Authors (including presenting author) :
Emily Lai WS , Tang WH , Ki MO , Tsang CH ,Ada Tsui YC , K Y LAW
Affiliation :
Medical and Geriatric Unit, Our Lady of Maryknoll Hospital
Introduction :
The technological advancement has helped to extend the life expectancy. Older people are frailer than younger. The decreased mobility can result in development of pressure injury (PI). Prevention is better than cure. The comprehensive risk assessment and appropriate measures enhance prevention of PI. Nurses, especially frontline newly graduated staff, play an important role on clinical assessment and patient nursing care in the daily working.
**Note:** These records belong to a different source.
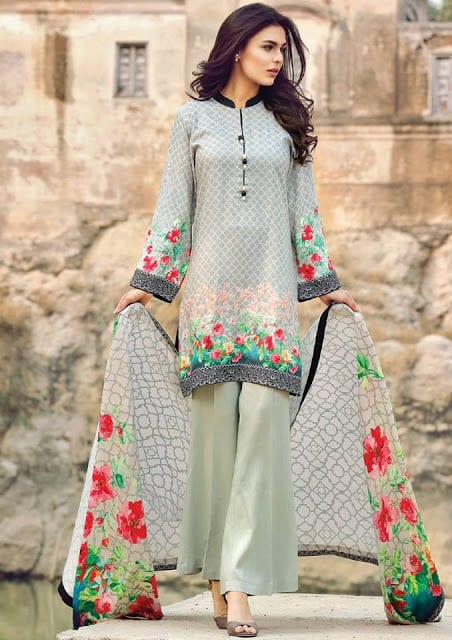 Alkaram-winter-cottel-linen-dresses-collections-for-women-2016-17-11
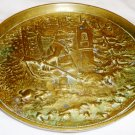 ANTIQUE BRONZE ROUND DISH PLATE PLATTER HUNTER IN A FOREST NUMBERED 1209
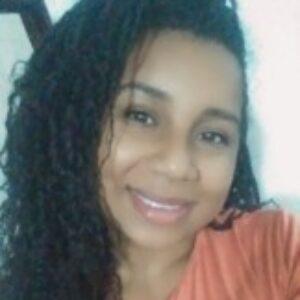 Foto de perfil deKELLY YARITZA ANGULO ARBOLEDA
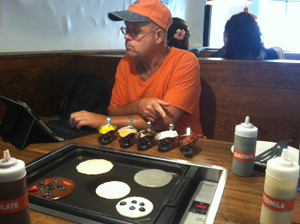 Slappy Cakes: Gary Taking Notes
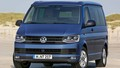 California 2.0TDI BMT Beach Tour DSG 110kW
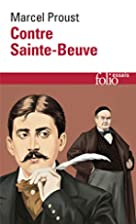 Against Sainte-Beuve by Marcel Proust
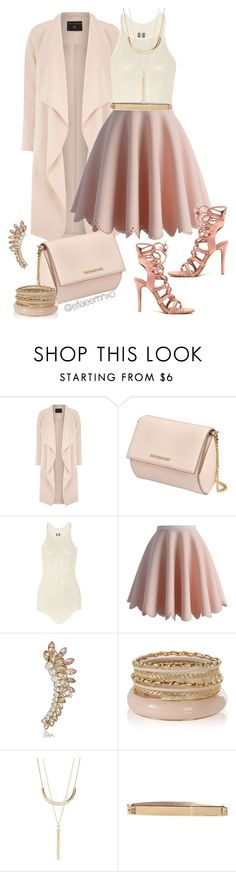 """Stay Pretty"" by efiaeemnxo ❤ liked on Polyvore featuring Dorothy Perkins, Givenchy, Rick Owens, Chicwish, Charlotte Russe, MICHAEL Michael Kors, RickOwens, sbemnxo, styledbyemnxo and kboydstyle"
Therefore, a ward based continuous quality improvement (CQI) pinpointing newly graduated staff is introduced in order to prevent hospital acquired pressure injury (HAPI).
Objectives :
1. To enhance knowledge competence on PI prevention for newly graduated nurse. 2. To reduce the HAPI.
Methodology :
A work group on prevention of HAPI was set up by second tier wound nurses in male medical ward (N2). A one to one coaching program to newly graduated staff was implemented in September, 2019. “REMIND” Program cue card was introduced on prevention of HAPI in 6 directions. (R=Risk Assessment; E=Education; M=Moisture reduction; I=Inspection of skin; N=Nutrition and D=Device on pressure relieving) (Fig. 1) Besides, “IMMOBILE” was indicated as high risk group on PI for reference. (I=Incontinence; M=Mobility; M=Malnutrition; O=Other disease(s); B=Body weight; I=Inspection of skin; L=Loss of sensation; E=Elderly) (Fig. 2) To monitor the program, pre- and post-program compliance audit on prevention of PI was conducted according to 6 directions in “REMIND”. The staff satisfaction survey after the program was collected. The Plan-Do-Check-Act cycle was adopted as a tool to ensure the ongoing quality improvements. The trend of monthly HAPI rate was the indicator in the program.
Result & Outcome :
The “REMIND” program was started in September 2019. From June to August 2019, total 81 patients had community acquired pressure injury (CAPI). The rates of HAPI were 0 % /per 1000 bed days, 1.88% / per 1000 bed days, and 0.895 % /per 1000 bed days in June, July and August respectively (Table 1 & 2). From September to November 2019, total 59 patients had CAPI. The monthly rate of HAPI was zero from September to November after the program implementation. In N2, the most at-risk age group was 81-90 in male patients (Fig. 4). There was a sustained reduction of HAPI from the highest rate 1.88 % /per 1000 bed days to 0% / 1000 bed days. The absolute number of HAPI was dropped from 3 (June – August 2019) to 0 (September – November 2019) (Fig. 3). There was no HAPI (Table 2). The overall compliance rate on PI prevention was increased from 77.17% to 96% (Fig. 5). 100% of frontline newly graduated staff agreed “REMIND” program enhanced their knowledge and confidence in prevention of PI.(Fig.6)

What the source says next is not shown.